Figure 5. Validation of Cargo and Chaperone mRNA/Protein Decay under IRE1α Phosphotransfer Activation or ER Stress

(A) Time course analysis of Ins1 mRNA expression (normalized to GAPDH) during ER stress (1µM Tg), WT IRE1α, I642G, or N906A activation in INS-1 cells by quantitative real-time PCR (Q-PCR). (B) Immunoblot of proinsulin during ER stress (1µM Tg), WT IRE1α, I642G, or N906A activation in INS-1 cells. (C) Time course analysis of the expression of mRNAs encoding ER-resident activities—Pdia4, Gyltl1b, Rtn4, Galnt2—during WT IRE1α, I642G, or N906A activation in INS-1 cells by Q-PCR. (D) Time course analysis of BiP or Gyltl1b mRNA levels during ER stress (1µM Tg) by Q-PCR. To attenuate transcription, cells were pretreated with 5 µg/mL Actinomycin D (or DMSO) for 1 hr, then left untreated or treated for the indicated times with 1µM Tg. (E) Anti-IRE1α immunoblot of INS-1 CAT cells electroporated with IRE1α siRNA or scramble siRNA control (SCR). (F) Baseline XBP1 mRNA splicing in Akita and isogenic WT cells (ct14).

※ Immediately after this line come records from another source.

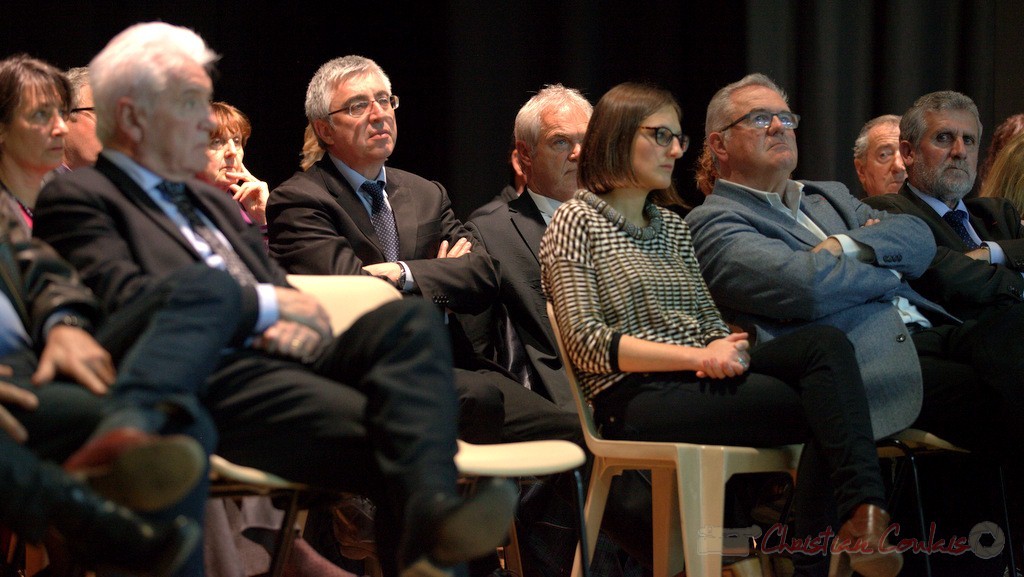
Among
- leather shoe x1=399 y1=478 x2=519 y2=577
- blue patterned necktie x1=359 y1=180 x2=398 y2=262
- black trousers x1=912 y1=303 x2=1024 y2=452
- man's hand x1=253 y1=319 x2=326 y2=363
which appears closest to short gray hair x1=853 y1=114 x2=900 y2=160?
black trousers x1=912 y1=303 x2=1024 y2=452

Q-PCR analysis of Ins1 or ERdj5 mRNA levels in Akita and ct14 cells. Immunoblot analysis of ERdj5 and proinsulin in Akita and ct14 cells. Annexin V positive staining in Akita and ct14 cells. Three independent biological samples were used for Q-PCR and XBP1 splicing experiments. Data are means +/− SD. P-values: ** <0.02 and *** <0.005.

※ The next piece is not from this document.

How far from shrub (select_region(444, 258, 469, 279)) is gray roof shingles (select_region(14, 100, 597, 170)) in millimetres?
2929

Figure 6. Reconstitution of Insulin RNA Cleavage by IRE1α in vitro

(A) In vitro cleavage of a 352 nucleotide (nt) XBP1 RNA encompassing the 26-nt intron, and a full-length 503-nt mouse Ins2 RNA by immunoprecipitated (i.p.) WT IRE1α and I642G proteins from T-REx 293 cells. ϕ=substrate alone; CAT=mock i.p. from T-REx 293 CAT cells. (B) Control reactions using kinase-active RNase-dead IRE1α (N906A) mutant. Anti-Myc immunoblot analysis show amounts of immunoprecipitated proteins used for in vitro cleavage reactions. (C) In vitro cleavage of 5’FAM -3’BHQ labeled XBP1 single stem-loop mini-substrate by WT IRE1α or I642G proteins +/− 1NM-PP1. ϕ=substrate alone; CAT= mock i.p. from T-REx 293 CAT cells. (D) Mapping of IRE1α cleavage sites in mouse Ins2 RNA, and sequence alignment with the cleavage sites of mouse XBP1 and rat Ins1 shows conservation. An asterisk * indicates complete nucleotide conservation, whereas ● indicates 4 out of 5 conserved nucleotides. See Figure S13 for cleavage site mapping of rat Ins1 RNA.

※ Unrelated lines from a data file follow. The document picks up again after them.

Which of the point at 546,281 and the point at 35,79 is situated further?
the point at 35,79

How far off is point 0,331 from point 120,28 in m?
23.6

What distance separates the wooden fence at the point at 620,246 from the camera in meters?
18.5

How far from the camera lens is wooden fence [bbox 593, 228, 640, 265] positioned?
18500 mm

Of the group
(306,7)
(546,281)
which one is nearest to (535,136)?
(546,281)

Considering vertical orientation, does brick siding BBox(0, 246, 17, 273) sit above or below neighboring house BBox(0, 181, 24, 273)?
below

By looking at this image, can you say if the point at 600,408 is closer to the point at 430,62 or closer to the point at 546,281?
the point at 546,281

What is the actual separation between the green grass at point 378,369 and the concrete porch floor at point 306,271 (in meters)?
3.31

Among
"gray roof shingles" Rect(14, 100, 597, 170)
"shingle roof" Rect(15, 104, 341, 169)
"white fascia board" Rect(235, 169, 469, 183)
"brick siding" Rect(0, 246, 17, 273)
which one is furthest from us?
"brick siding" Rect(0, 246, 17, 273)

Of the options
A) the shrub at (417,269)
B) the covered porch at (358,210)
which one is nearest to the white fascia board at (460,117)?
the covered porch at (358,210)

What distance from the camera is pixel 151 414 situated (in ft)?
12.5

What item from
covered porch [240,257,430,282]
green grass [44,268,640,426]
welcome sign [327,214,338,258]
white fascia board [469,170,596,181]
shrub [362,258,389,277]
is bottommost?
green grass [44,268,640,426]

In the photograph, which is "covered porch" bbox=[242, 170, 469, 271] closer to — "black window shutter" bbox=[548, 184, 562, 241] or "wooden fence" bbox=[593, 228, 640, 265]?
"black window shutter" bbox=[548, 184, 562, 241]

Figure 7. Model For Divergent IRE1α RNase Outputs and their Modulation by Kinase Inhibitors

(A) Pseudokinase IRE1α activation. Overproduction of IRE1α (I642G) causes it to cluster in the ER, allowing 1NM-PP1 to allosterically activate the RNase when it binds the engineered kinase pocket. While these two steps are depicted as separable, when provided 1NM-PP1 during IRE1α (I642G) overproduction, XBP1 mRNA splicing is identical to that occurring during overproduction of WT IRE1α—the phosphotransfer activation mode, (B). Oligomerization of the kinase/RNase domains in phosphorylated IRE1α is depicted as higher-order than in IRE1α (I642G) under 1NM-PP1. Relaxed specificity of the RNase pocket in phosphorylated IRE1α promotes ER-localized mRNA decay. IRE1α (I642G) under 1NM-PP1 is maintained in a tight conformation that restricts activity to XBP1 splicing, thus averting ER mRNA decay, (A). (C) KIRAs: kinase-inhibiting RNase attenuators of IRE1α. KIRAs reduce IRE1α autophosphorylation, thus reducing kinase/RNase oligomerization and tempering ER-localized mRNA decay; KIRAs permit, and even enhance XBP1 mRNA splicing, because they still satisfy the kinase ligand requirement in endogenous IRE1α.